I took the Fram Toughguard filter off today and changed it with a
Motorcraft one . drained the oil out and put it back in , fired it up
and oil pressure returned to normal almost , but when it started to
warm up , same thing all over again , im pretty sure the stock gauge
is working . It fell to "N" again with warm and the motor was alittle
shakey so i turned it off . looks like ill have to put in a oil pump
tomorrow .
ill have some pics up sometime , im the third owner of the
truck . the first owner only used it to pull his horses , so it is flawless
inside and out besides one small spot of rust under each of the side back windows . that happened where he repainted it he didnt push
those windows in perfectly flush so water crept in and settled and the bottom of the body . other than that no dents/rust/cigarette burns or nothing
the second guy that owned it was his brother , he drove it and for
some reason probably his fault the motor blew at 118k , he bought
and had installed a new longblock assembly from advanced auto
parts , not sure which old parts he left on the motor possibly the oil
pump lol :-( , i know he used the original valve covers ,
manifolds and starter , anyways after he painted it and did all this
work to it the original carbuerator developed a leak and he parked
it for 2 years before selling it to me . i bought a new 700cfm holley
and put on it and havent had any problems until this .
I think when anybody puts a new motor in a vehicle they might
as well go ahead and put a new oil and water pump when they put
the motor in
Even if the stock gauge moves, it isnt accurate enough to tell any kind of pressure from it.
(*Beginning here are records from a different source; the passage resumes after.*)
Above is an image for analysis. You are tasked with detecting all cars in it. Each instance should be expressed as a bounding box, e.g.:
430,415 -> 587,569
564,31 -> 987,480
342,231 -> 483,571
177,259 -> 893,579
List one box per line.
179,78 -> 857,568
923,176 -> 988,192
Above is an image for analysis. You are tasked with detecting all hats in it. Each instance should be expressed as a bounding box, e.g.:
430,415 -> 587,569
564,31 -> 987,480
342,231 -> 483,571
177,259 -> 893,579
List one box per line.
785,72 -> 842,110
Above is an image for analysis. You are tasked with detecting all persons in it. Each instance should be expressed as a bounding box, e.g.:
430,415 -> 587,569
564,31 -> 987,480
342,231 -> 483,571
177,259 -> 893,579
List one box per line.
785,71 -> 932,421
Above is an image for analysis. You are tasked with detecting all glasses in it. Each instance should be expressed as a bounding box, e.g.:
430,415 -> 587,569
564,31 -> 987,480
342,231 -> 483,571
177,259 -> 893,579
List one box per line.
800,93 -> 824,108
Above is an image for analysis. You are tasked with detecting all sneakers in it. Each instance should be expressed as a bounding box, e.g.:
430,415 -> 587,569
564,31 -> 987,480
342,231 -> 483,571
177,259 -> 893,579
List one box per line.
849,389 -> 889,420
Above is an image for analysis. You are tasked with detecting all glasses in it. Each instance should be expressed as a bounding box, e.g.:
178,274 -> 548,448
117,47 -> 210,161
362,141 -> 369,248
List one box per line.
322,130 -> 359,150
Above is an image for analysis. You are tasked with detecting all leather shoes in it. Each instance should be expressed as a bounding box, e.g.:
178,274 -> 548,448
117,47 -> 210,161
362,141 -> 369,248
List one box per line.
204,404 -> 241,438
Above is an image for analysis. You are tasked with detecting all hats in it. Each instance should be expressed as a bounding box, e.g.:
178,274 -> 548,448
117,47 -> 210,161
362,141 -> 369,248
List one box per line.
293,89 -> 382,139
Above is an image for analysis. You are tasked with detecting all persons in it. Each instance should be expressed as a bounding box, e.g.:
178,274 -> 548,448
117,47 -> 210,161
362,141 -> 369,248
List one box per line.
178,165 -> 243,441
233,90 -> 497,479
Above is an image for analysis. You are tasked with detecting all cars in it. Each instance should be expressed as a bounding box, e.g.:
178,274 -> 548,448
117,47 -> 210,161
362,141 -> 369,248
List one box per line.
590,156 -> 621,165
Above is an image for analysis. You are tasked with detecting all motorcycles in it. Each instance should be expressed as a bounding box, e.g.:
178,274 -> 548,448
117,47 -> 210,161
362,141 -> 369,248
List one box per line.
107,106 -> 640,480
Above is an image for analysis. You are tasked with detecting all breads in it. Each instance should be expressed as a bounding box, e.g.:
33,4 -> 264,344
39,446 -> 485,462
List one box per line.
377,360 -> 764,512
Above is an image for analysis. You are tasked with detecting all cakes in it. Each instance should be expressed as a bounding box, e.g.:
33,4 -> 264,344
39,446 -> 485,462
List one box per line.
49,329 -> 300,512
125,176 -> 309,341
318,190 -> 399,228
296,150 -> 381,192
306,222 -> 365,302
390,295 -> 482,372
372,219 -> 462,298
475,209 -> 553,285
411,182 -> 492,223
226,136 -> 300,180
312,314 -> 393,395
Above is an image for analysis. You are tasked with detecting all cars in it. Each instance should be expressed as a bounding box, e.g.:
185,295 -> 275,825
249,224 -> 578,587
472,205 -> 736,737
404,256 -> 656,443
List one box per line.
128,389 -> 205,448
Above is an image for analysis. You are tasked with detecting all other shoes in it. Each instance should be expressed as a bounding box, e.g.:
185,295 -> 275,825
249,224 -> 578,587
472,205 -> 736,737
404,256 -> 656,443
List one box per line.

Mine moved too and said it had no oil pressure once warmed up. The problem with the stock gauges is that they rely on electrical resistance, so as the wiring gets older, the resistance changes, thus causing the gauge to read differently.
You could just buy another sending unit...theyre cheap.
My 300 hugs the N after warmed up, has done that for, oh I don't know, something like 25 years!
I also say replace the sending unit, and/or get a mechanical gauge.
This is a very comon problem for these sending units.
When the engine is cold the sending unit works fine, but when it heats up, it reads low or not at all due to the resistance the heat causes. A new one will correct this fault. Still though the factory gauge isn't all that acurate even when working well. Still better than a light however.
Rule of thumb, If you notice a problem with your oil pressure with the factory gauge, always give it the benefit of the doubt, however always check the oil pressure with a mechanics, mechanical gauge before doing anything else.